***** MATERIAL TO PROCESS

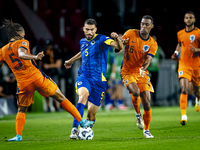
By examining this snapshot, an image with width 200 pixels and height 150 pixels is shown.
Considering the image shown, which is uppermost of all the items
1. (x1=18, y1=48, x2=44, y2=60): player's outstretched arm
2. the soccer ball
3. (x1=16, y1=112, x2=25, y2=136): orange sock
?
(x1=18, y1=48, x2=44, y2=60): player's outstretched arm

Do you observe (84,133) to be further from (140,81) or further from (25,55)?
(140,81)

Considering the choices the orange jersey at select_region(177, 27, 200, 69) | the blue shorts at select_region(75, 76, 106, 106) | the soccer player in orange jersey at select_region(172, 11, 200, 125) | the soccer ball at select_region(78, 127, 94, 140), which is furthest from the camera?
the orange jersey at select_region(177, 27, 200, 69)

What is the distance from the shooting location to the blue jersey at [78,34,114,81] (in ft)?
23.9

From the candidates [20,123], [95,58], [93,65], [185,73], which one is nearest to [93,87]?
[93,65]

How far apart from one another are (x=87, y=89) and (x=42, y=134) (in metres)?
1.66

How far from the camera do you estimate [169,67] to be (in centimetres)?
1939

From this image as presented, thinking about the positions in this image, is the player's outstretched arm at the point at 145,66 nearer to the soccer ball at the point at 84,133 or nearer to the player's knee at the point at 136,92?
the player's knee at the point at 136,92

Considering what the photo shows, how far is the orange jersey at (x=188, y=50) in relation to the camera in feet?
33.2

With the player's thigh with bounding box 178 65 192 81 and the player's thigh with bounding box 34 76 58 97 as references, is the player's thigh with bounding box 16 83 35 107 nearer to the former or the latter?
the player's thigh with bounding box 34 76 58 97

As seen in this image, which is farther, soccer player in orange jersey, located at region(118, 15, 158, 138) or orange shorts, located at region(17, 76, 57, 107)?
soccer player in orange jersey, located at region(118, 15, 158, 138)

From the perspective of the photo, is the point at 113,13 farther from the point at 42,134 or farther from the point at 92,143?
the point at 92,143

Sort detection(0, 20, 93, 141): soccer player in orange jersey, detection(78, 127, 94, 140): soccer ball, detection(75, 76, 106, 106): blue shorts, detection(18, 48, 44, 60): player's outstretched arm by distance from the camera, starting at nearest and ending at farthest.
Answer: detection(18, 48, 44, 60): player's outstretched arm, detection(78, 127, 94, 140): soccer ball, detection(0, 20, 93, 141): soccer player in orange jersey, detection(75, 76, 106, 106): blue shorts

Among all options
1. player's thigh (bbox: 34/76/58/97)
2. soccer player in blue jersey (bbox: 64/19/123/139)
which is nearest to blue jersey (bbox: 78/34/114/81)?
soccer player in blue jersey (bbox: 64/19/123/139)

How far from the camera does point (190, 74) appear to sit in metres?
10.1
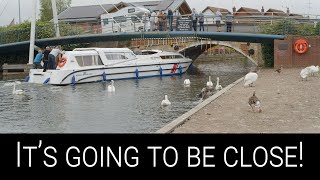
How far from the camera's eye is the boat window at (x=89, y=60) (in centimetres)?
3187

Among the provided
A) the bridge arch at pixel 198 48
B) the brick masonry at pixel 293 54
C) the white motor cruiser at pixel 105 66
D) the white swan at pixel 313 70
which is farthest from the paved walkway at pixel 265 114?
the bridge arch at pixel 198 48

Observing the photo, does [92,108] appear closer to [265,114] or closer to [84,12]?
[265,114]

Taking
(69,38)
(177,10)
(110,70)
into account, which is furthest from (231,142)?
(177,10)

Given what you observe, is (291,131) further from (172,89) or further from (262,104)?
(172,89)

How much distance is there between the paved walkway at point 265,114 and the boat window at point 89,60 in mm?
13629

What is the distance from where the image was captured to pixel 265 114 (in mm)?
14086

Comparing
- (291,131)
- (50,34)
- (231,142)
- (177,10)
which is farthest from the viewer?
(177,10)

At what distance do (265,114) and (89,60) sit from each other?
19.9 m

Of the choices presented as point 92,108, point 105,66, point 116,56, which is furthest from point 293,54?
→ point 92,108

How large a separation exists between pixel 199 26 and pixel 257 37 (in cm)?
548

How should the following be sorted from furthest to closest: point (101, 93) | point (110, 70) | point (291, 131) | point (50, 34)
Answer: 1. point (50, 34)
2. point (110, 70)
3. point (101, 93)
4. point (291, 131)

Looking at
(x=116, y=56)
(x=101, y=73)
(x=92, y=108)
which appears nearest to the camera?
(x=92, y=108)

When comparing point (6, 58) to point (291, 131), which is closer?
point (291, 131)

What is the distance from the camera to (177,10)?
2472 inches
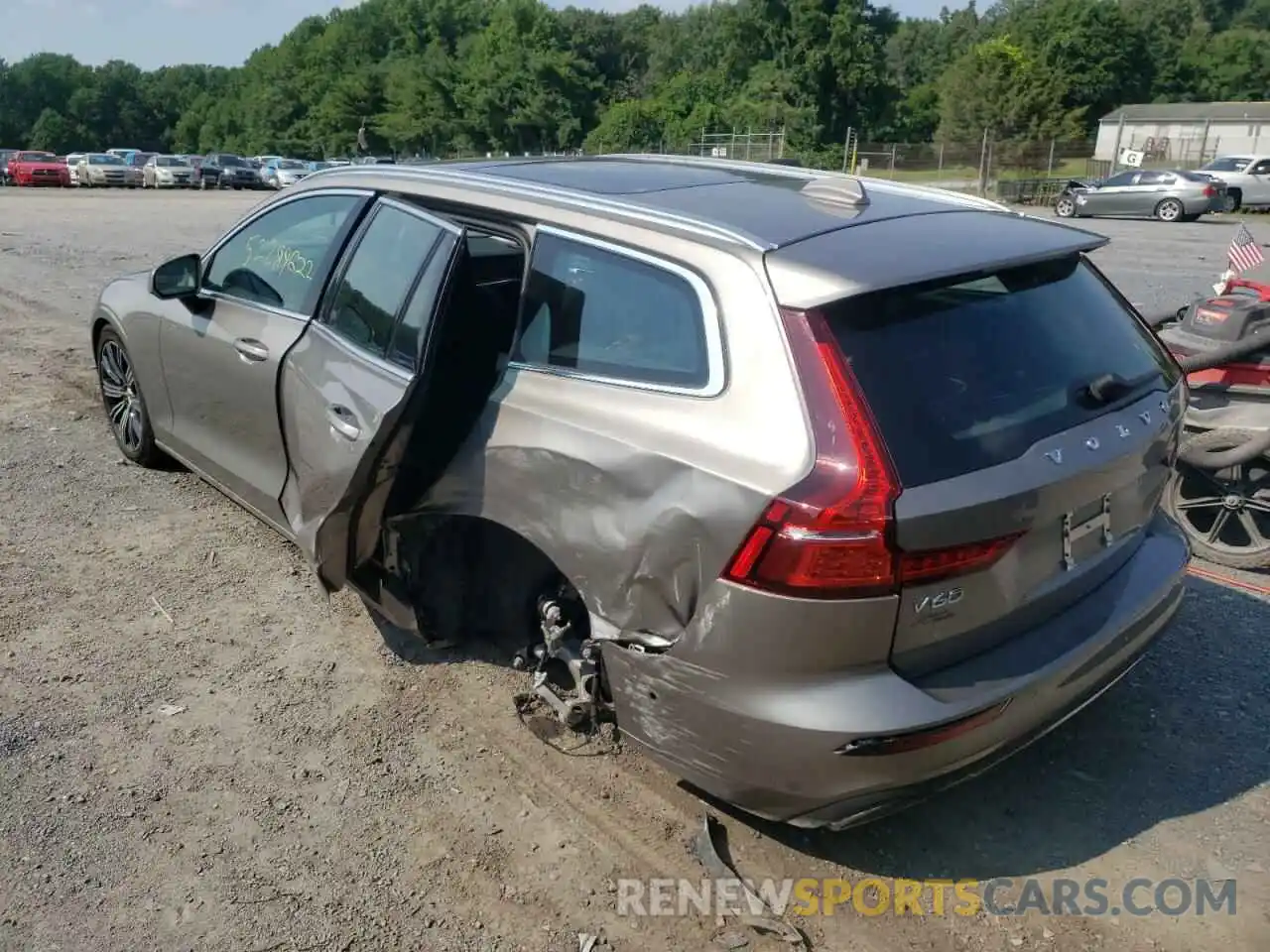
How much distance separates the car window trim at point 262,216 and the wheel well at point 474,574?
1048mm

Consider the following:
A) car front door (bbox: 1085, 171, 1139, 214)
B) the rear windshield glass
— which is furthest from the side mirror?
car front door (bbox: 1085, 171, 1139, 214)

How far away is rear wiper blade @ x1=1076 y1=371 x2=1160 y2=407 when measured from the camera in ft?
9.38

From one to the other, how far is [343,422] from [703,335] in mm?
1403

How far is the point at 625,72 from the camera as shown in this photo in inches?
3885

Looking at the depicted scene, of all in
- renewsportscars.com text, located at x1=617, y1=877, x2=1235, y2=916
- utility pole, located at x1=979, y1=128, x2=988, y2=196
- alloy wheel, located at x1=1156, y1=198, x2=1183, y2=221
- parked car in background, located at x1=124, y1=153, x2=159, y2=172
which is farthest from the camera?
parked car in background, located at x1=124, y1=153, x2=159, y2=172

**********

Copy the lines above exactly, starting at the line that contains "As seen in this" and stopping after the line that contains "Answer: detection(18, 48, 44, 60): player's".

▸ **RESULT FOR THIS TASK**
As seen in this image, which is farther, soccer player in orange jersey, located at region(118, 15, 158, 138) or orange shorts, located at region(17, 76, 57, 107)?
soccer player in orange jersey, located at region(118, 15, 158, 138)

From the perspective of the photo, is the point at 113,13 farther from the point at 42,134 or farther from the point at 92,143?
the point at 92,143

Sort detection(0, 20, 93, 141): soccer player in orange jersey, detection(78, 127, 94, 140): soccer ball, detection(75, 76, 106, 106): blue shorts, detection(18, 48, 44, 60): player's outstretched arm by distance from the camera, starting at nearest and ending at farthest.
Answer: detection(18, 48, 44, 60): player's outstretched arm, detection(78, 127, 94, 140): soccer ball, detection(0, 20, 93, 141): soccer player in orange jersey, detection(75, 76, 106, 106): blue shorts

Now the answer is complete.